三重県議会代表者会議 各会派が設置案4件 議員定数の特別委も

三重県議会各会派は11日の代表者会議で、本年度に設置する特別委員会の案を発表した。3つの会派が計4件の特別委設置案を提出。うち、自由民主党県議団(津田健児団長)は、議員定数について議論する「選挙制度問題調査特別委」の設置を求めた。出席者らは各会派での議論を経た上で、15日以降に再び代表者会議を開いて議論する予定。特別委を半分以下に絞り込んだ上で近く設置する見通し。
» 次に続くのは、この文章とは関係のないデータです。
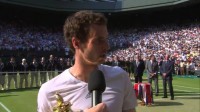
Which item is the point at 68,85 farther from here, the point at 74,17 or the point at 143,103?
the point at 143,103

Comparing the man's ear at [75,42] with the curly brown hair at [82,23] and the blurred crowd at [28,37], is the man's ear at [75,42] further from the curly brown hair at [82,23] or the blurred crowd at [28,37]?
the blurred crowd at [28,37]

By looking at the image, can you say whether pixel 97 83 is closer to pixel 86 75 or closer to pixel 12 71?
pixel 86 75

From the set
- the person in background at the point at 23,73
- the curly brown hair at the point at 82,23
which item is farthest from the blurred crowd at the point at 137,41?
the curly brown hair at the point at 82,23

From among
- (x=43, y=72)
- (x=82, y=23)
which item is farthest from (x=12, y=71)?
(x=82, y=23)

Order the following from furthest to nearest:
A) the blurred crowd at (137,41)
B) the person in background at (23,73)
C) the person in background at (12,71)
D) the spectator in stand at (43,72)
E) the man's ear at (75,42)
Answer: the blurred crowd at (137,41), the spectator in stand at (43,72), the person in background at (23,73), the person in background at (12,71), the man's ear at (75,42)

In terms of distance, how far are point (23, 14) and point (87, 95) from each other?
53.9 m

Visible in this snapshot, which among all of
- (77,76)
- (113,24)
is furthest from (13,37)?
(77,76)

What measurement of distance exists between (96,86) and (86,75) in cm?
51

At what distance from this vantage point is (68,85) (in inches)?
111

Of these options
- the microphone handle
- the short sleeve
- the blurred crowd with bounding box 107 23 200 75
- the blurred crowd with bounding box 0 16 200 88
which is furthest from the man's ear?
the blurred crowd with bounding box 0 16 200 88

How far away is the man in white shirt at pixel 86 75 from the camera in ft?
8.81

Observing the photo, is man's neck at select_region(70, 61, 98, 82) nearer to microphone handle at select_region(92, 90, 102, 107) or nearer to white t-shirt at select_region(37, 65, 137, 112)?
white t-shirt at select_region(37, 65, 137, 112)

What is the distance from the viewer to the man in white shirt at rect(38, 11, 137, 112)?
106 inches

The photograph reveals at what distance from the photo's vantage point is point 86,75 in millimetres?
2830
4案はほかに、議員報酬等議会経費削減調査▽ICT等調査▽主要農作物種子生産条例制定調査―の各特別委。

議員定数をめぐっては、県議会は特別委を平成28年度に設置したが、結論を出さないまま昨年度に廃止。その後、県南部選出の超党派の5議員が3月5日に議員定数を45から51に戻す条例改正案を提出。県議会は同月22日に賛成多数で可決した。

この議案には、民進系の最大会派「新政みえ」の20人のうち15人が賛成。第2会派だった「自民党」は17人中13人が反対した。採決後、反対票を投じた自民党議員13人は会派を離れ、自由民主党県議団を結成した。

会議で、自民党県議団の津田議員(4期、四日市市選出)は、議員定数を再び増やす条例には県民の理解が得られないと指摘。議員定数を51から45に戻すことも視野に「本年度中の条例改正を目指して議論したい」とした。

一方、公明党は議員定数を増やす条例改正により定数が6増し約1億2千万円の予算が必要になるため、議員報酬や政務活動費など議会経費を削減すべきとして「議員報酬等議会経費削減調査特別委」の設置を求めた。

このほか、新政みえがデータ管理などで行政の効率化を図る「ICT等調査特別委」と、4月に廃止された「種子法」に代わる県条例の制定を目指す「主要農作物種子生産条例制定調査特別委」の設置を提案した。